PAGE TEXT Block Start

On Wednesday, the Economist Intelligence Unit (EIU) revised the country’s economic growth projection for 2019 to 4.9 percent. The revision is 10 basis points lower than Treasury’s initial forecast of 5 percent.
Nico Asset Managers said in its Monthly Economic Report for July 2019 that the unit revised Malawi’s growth projection after Cyclone Idai caused production losses worth approximately $9.96 million (about 7.3 billion) or 0.13 percent of gross domestic product (GDP).
The asset management agency also cast doubt on the capacity on the Reserve Bank of Malawi’s capacity to contain inflation in single digits amid concerns that maize prices are expected to push food inflation upwards if no measures are introduced to check the prevailing rising prices.
If the statistics in the Monthly Economic Report are anything to go by, it shows that the country is failing in two of the three top economic indicators. The failure to grow the economy is worrisome, considering that the economy is ideally supposed to grow by at least seven percent every to have any meaningful impact on reducing poverty levels in the country.
The Ministry of Finance, Economic Planning and Development have their work cut out for them if they are to stabilise the economy, let alone stimulate growth to reduce the shocking poverty levels in the country and uplift the lives of the 80 percent who live below the poverty line.
It has to be noted that all these dire statistics are mere symptoms of deeper economic malaise. The rise in inflation and reduction in economic growth are a manifestation of a bigger economic problem; our economy’s vulnerability to weather-related shocks.
The only way to ensure long-term economic stability is to enhance its resilience to economic shocks in the short and medium term, and push for more diversification in the long-term. This is what Capitol Hill should be working towards.
Earlier this week, Treasury announced that the 2019/0 financial budget will re-align 2019/20 national budget to be more oriented towards promoting investment, a marked shift from the previous budgets which, according to Capitol Hill, were more focused on promoting consumption.
Come October 1, all eyes will be on Treasury’s investment-oriented proposal for the 2019/20 financial budget. There will be a lot of scrutiny on the so-called investment-oriented budget and whether it has the right policy-orientation to stimulate economic growth, contain inflation and create jobs.

PAGE TEXT Block End
DATA FOR REVIEW Block Start

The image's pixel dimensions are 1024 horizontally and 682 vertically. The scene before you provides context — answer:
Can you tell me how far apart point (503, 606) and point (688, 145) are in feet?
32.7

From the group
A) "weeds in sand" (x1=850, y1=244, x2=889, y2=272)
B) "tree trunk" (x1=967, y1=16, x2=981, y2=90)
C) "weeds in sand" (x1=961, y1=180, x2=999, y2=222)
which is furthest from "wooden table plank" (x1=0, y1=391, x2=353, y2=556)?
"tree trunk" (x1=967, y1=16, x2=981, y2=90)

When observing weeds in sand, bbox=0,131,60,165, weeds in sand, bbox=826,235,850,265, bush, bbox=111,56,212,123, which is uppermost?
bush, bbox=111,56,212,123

DATA FOR REVIEW Block End
DATA FOR REVIEW Block Start

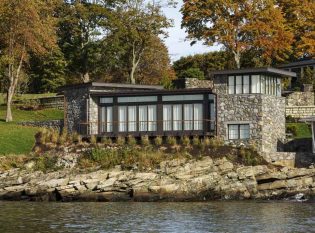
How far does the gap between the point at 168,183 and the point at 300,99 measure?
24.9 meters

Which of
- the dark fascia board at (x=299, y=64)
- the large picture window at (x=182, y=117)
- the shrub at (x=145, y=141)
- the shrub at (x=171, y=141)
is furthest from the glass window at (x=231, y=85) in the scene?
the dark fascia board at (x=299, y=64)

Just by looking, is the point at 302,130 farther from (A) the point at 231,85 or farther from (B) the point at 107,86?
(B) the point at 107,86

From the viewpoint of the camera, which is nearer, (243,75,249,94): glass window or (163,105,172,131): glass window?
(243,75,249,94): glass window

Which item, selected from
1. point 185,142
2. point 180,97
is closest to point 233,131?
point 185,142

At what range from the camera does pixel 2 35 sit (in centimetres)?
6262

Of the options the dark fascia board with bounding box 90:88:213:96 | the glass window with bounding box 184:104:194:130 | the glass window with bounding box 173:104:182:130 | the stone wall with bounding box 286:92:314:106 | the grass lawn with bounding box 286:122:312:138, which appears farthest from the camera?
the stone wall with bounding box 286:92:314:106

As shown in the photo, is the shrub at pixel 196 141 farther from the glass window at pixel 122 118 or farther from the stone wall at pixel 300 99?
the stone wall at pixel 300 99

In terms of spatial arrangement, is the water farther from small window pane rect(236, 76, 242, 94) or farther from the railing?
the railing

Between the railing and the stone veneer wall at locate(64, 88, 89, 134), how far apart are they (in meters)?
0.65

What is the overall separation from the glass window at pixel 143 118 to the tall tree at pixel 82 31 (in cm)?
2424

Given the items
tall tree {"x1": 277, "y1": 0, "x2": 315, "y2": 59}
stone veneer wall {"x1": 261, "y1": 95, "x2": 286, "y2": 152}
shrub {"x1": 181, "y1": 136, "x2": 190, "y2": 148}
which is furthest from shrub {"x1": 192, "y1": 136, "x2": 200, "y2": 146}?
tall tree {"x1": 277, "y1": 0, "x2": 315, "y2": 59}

DATA FOR REVIEW Block End
DATA FOR REVIEW Block Start

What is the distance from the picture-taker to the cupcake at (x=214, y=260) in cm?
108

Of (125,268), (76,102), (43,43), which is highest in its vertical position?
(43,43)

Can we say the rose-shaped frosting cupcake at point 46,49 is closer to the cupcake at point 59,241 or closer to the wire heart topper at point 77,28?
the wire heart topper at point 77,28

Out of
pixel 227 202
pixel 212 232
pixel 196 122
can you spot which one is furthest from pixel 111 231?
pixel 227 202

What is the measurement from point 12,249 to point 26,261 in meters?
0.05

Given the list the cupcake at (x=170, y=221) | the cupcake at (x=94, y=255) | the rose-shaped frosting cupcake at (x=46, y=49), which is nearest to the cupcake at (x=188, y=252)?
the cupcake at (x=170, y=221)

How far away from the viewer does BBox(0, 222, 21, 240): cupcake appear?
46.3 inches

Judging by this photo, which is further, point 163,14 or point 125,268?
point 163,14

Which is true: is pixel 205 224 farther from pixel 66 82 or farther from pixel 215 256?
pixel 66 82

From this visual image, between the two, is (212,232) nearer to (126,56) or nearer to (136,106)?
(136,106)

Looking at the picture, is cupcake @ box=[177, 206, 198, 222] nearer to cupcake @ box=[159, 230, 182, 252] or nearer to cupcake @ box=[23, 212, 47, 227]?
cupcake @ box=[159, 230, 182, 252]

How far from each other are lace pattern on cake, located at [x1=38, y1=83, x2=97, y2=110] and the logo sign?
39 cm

DATA FOR REVIEW Block End

→ ACTIVITY LIST
A: According to the Malawi economic growth text, what growth projection for 2019 did the Economist Intelligence Unit set?
B: From the Malawi economic growth text, extract the stretch from "The asset management" through "in the country.".

→ ANSWERS BY TASK
A: 4.9 percent.

B:
The asset management agency also cast doubt on the capacity on the Reserve Bank of Malawi’s capacity to contain inflation in single digits amid concerns that maize prices are expected to push food inflation upwards if no measures are introduced to check the prevailing rising prices.
If the statistics in the Monthly Economic Report are anything to go by, it shows that the country is failing in two of the three top economic indicators. The failure to grow the economy is worrisome, considering that the economy is ideally supposed to grow by at least seven percent every to have any meaningful impact on reducing poverty levels in the country.